### Task to complete
Please quote the records below word for word, from the line containing "Going from closest to farthest, arrange" through the end of the records, both ends included.

[Data records]
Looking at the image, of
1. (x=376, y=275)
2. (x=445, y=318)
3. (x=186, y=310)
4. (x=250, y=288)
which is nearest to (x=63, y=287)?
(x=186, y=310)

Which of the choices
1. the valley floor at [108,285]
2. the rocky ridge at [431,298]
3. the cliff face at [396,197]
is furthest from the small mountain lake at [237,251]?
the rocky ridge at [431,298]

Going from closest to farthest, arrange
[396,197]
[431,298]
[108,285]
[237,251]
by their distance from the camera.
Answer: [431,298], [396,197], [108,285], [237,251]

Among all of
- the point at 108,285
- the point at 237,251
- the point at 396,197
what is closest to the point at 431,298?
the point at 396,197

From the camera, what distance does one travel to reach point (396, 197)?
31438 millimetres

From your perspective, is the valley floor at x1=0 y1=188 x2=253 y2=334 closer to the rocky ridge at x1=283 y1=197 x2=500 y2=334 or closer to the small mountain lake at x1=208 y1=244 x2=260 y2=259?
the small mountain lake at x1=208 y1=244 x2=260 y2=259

### Correct result
Going from closest to farthest, arrange
[396,197]
[431,298]
[108,285]
[237,251]
by their distance from the camera.
Answer: [431,298], [396,197], [108,285], [237,251]

Among all of
- the point at 108,285
- the point at 237,251
- the point at 396,197
what is closest to the point at 431,298?
the point at 396,197

From the camera, what distance does one travel to reach point (396, 197)?
31438 millimetres

From your perspective, is the valley floor at x1=0 y1=188 x2=253 y2=334 closer to the rocky ridge at x1=283 y1=197 x2=500 y2=334 or closer to the small mountain lake at x1=208 y1=244 x2=260 y2=259?
the small mountain lake at x1=208 y1=244 x2=260 y2=259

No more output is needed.